* _Actions to take_:
[a] Answer these about the forum thread on the Uber sign-up website:
(i) According to the opening post, what does the website ask for?
(ii) Where was UberLady10001 told that bonjour uber is a legitimate website?
(iii) Which example address does DrivingForYou call probably totally fake?
[b] Could you repeat, word for word, the passage of the forum thread on the Uber sign-up website from the words "Thank you Drivingfor." to the words "there was nothing."?

* _Selected excerpt_:
[start]

# Is this a scam



## UberLady10001

When I try to sign up for Uber it directs me to website with address bonjour uber.
Then it ask for SSN.
I see Uber has no "contact us" email link so I can't ask them.
Is this a legit website?


----------



## Cableguynoe

Probably not. If u don’t like it better to be safe.


----------



## unPat

Download the uber Driver app and download from there. As long as you get redirected from the app it’s legit.


----------



## Mars Troll Number 4

Yes uber is a scam...

whether or not the website you were looking at was pointing to the "official" scam is a whole nother point.


----------



## UberBastid

^^^^


----------



## UberLady10001

. . . . and the answer is.

I went to a uber introductory session and they said bonjour uber is a legitimate website.


----------



## SEAL Team 5

UberLady10001 said:


> When I try to sign up for Uber it directs me to website with address bonjour uber.
> Then it ask for SSN.
> I see Uber has no "contact us" email link so I can't ask them.
> Is this a legit website?


No, it's not a legit website. Just PM me your information and I can take care of it for you. Please include your full name, address, SS#, date of birth, bank account and routing#, any passwords to said bank accounts and mother's maiden name.

Remit to;

SEAL Team V
c/o UP.net


----------



## UberLady10001

Ha ha ha ha. 
I checked it out, the answer is: yes, it is a legitimate Uber partner website.


----------



## DrivingForYou

UberLady10001 said:


> Ha ha ha ha.
> I checked it out, the answer is: yes, it is a legitimate Uber partner website.


The "important" part of a domain name is the middle "top level domain".

Www.uber.com for instance

"Uber.com" is the legit top level.

So "something.uber.com" is just a derivative sub domain, still under control of the top level domain.

However, " somethinguber.com" with no period between something and Uber, IS NOT.

And also the .com is important. Many nations have other suffixes, so:

Uber.cr

Is probably totally fake.

So in your case:

Bonjour.uber.com

Is fine, but

Bonjour-uber.com

Is a fake scam.


----------



## UberLady10001

Thank you Drivingfor. Excellent post.
I tried posting what you did (the actual url) but it was prohibited by the mods.
I'm glad you posted this. I sure it will help other folks searching for this term. I know when I tried searching the forum there was nothing.


----------



## Hungry

I am gratefull that this information is here. Thank you UberLady10001 and Drivingfor. I am in the proccess of applying to drive for UBER, I became very concerned when I noticed the bonjour uber com .Very relieved to find this forum


----------



## backcountryrez




----------



## El Janitor

Yeah WTF is this? I'm weary about this also.


----------

[end]

Rows of spatial question data
[start]

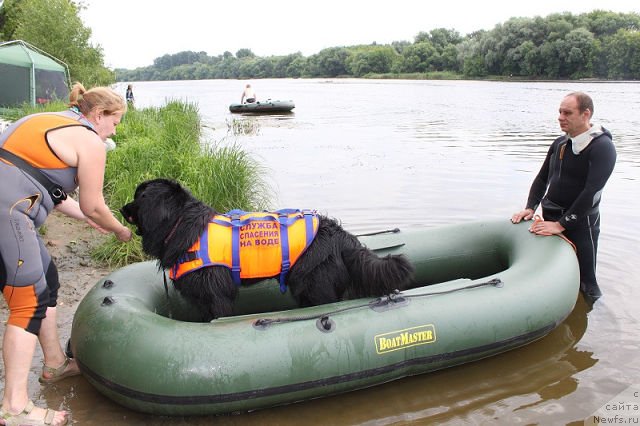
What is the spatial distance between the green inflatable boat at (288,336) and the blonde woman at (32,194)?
406 mm

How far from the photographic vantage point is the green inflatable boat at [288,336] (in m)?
2.80

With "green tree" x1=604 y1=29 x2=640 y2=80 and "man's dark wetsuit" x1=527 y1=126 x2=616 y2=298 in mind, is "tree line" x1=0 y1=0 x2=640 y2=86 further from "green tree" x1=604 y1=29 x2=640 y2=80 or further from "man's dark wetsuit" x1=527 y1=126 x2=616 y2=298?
"man's dark wetsuit" x1=527 y1=126 x2=616 y2=298

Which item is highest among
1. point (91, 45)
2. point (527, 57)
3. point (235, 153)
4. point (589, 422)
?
point (527, 57)

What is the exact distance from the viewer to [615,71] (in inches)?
1816

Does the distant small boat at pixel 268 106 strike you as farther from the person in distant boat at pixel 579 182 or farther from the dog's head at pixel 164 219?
the dog's head at pixel 164 219

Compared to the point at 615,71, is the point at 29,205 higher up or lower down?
lower down

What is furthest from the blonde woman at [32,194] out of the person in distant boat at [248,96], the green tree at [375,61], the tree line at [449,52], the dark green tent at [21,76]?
the green tree at [375,61]

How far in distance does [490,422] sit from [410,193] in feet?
18.6

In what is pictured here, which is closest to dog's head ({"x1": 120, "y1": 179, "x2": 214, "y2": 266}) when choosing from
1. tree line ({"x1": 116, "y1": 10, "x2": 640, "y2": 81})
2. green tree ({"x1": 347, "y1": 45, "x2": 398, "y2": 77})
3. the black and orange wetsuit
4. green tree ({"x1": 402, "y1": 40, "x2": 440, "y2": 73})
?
the black and orange wetsuit

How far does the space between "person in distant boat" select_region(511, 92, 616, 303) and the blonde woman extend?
3.22 m

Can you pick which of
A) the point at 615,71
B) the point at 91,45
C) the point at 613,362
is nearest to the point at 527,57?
the point at 615,71

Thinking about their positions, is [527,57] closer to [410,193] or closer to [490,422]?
[410,193]

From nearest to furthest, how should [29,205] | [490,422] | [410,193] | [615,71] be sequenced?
[29,205] → [490,422] → [410,193] → [615,71]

[end]

* _Exercise responses_:
[a]
(i) SSN
(ii) At an Uber introductory session
(iii) Uber.cr

[b]
Thank you Drivingfor. Excellent post.
I tried posting what you did (the actual url) but it was prohibited by the mods.
I'm glad you posted this. I sure it will help other folks searching for this term. I know when I tried searching the forum there was nothing.